清脆的
基因组编辑
Cas9
锌指核酸酶
生物
转录激活物样效应核酸酶
计算生物学
基因
遗传增强
遗传学
生物信息学
作者
Gargi Bhattacharjee,Nisarg Gohil,Khushal Khambhati,Indra Mani,Rupesh Maurya,Janardhan Keshav Karapurkar,Jigresh Gohil,Dinh‐Toi Chu,Hue Vu‐Thi,Khalid J. Alzahrani,Pau-Loke Show,Rakesh Rawal,Suresh Ramakrishna,Vijai Singh
标识
DOI:10.1016/j.jconrel.2022.02.005
摘要
A single gene mutation can cause a number of human diseases that affect the quality of life.
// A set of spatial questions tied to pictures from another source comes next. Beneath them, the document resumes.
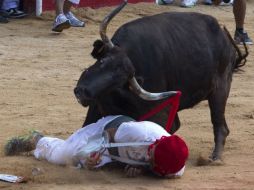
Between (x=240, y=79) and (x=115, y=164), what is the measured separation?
4313 mm

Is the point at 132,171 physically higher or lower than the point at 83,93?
lower

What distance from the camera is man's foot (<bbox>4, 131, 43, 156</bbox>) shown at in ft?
20.6

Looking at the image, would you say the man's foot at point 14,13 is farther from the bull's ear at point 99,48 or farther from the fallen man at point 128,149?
the bull's ear at point 99,48

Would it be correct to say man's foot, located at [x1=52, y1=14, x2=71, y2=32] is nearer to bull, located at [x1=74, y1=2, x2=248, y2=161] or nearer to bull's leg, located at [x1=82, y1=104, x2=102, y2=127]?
bull, located at [x1=74, y1=2, x2=248, y2=161]

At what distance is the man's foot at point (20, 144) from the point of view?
6281 mm

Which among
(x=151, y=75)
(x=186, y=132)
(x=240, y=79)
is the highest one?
(x=151, y=75)

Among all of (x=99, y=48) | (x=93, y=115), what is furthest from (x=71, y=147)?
(x=99, y=48)

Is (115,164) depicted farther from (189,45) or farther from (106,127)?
(189,45)

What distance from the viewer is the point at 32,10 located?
42.1ft

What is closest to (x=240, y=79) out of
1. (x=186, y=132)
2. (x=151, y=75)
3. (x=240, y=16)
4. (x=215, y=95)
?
(x=240, y=16)

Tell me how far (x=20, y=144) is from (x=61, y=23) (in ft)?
16.9

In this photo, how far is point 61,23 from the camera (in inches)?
446

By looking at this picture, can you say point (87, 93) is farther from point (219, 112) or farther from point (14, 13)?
point (14, 13)

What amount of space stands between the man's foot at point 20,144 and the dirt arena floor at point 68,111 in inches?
4.9
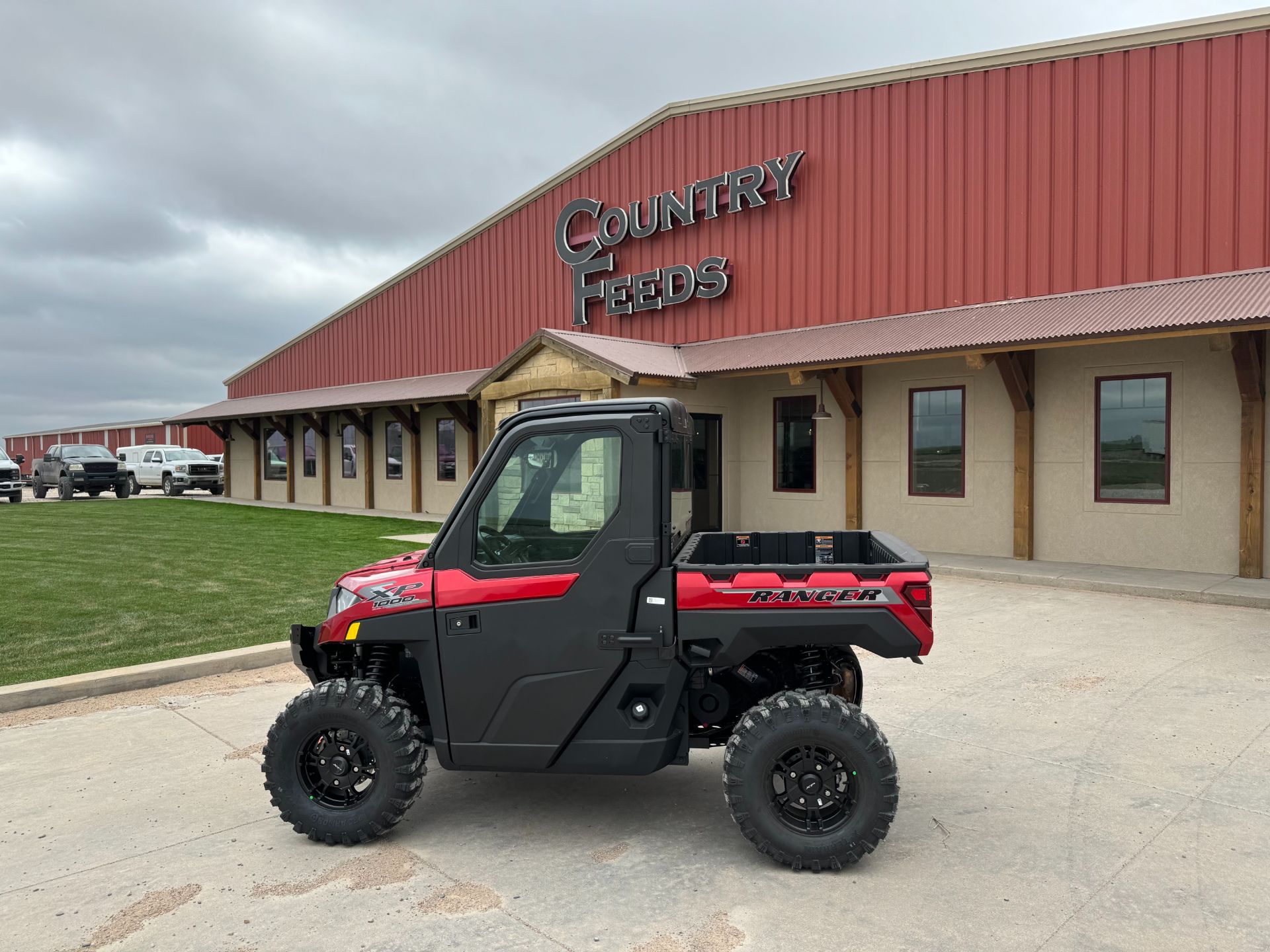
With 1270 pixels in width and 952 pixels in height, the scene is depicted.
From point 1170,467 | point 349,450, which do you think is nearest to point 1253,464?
point 1170,467

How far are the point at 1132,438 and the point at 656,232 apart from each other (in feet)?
35.3

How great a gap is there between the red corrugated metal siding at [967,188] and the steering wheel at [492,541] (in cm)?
1241

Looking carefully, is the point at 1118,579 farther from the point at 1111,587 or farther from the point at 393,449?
the point at 393,449

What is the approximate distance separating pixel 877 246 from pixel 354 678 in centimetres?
1396

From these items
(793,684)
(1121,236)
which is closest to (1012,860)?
(793,684)

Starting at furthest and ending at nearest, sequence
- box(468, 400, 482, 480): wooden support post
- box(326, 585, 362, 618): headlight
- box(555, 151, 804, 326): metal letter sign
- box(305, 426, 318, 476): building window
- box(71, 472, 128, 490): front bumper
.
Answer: box(71, 472, 128, 490): front bumper → box(305, 426, 318, 476): building window → box(468, 400, 482, 480): wooden support post → box(555, 151, 804, 326): metal letter sign → box(326, 585, 362, 618): headlight

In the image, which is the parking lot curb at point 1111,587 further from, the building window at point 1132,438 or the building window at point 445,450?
the building window at point 445,450

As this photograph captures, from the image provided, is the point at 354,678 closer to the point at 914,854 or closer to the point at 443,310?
the point at 914,854

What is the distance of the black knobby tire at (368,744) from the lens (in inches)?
160

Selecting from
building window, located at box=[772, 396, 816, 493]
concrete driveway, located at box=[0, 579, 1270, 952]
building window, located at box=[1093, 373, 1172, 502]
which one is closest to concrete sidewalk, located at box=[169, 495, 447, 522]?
building window, located at box=[772, 396, 816, 493]

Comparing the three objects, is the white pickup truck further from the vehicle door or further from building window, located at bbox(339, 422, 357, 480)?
the vehicle door

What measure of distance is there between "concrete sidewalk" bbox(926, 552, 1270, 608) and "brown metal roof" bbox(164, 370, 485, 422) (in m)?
12.2

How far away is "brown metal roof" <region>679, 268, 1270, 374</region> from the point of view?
434 inches

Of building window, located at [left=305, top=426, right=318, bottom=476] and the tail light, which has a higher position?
building window, located at [left=305, top=426, right=318, bottom=476]
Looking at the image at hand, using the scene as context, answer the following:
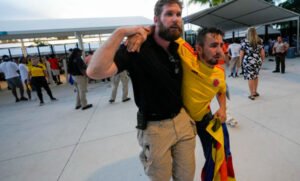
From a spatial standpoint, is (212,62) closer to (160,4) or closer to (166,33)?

Until the development of clustered regularly interspaced short palindromic repeats (CRISPR) and CRISPR-associated protein (Cas) systems, it was challenging to correct a gene mutation to avoid a disease by reverting phenotypes. The advent of CRISPR technology has changed the field of gene editing, given its simplicity and intrinsic programmability, surpassing the limitations of both zinc-finger nuclease and transcription activator-like effector nuclease and becoming the method of choice for therapeutic gene editing by overcoming the bottlenecks of conventional gene-editing techniques. Currently, there is no commercially available medicinal cure to correct a gene mutation that corrects and reverses the abnormality of a gene's function. Devising reprogramming strategies for faithful recapitulation of normal phenotypes is a crucial aspect for directing the reprogrammed cells toward clinical trials. The CRISPR-Cas9 system has been promising as a tool for correcting gene mutations in maladies including blood disorders and muscular degeneration as well as neurological, cardiovascular, renal, genetic, stem cell, and optical diseases. In this review, we highlight recent developments and utilization of the CRISPR-Cas9 system in correcting or generating gene mutations to create model organisms to develop deeper insights into diseases, rescue normal gene functionality, and curb the progression of a disease. Delivery of CRISPR-components being a pivotal aspect in proving its effectiveness, various proven delivery systems have also been briefly discussed.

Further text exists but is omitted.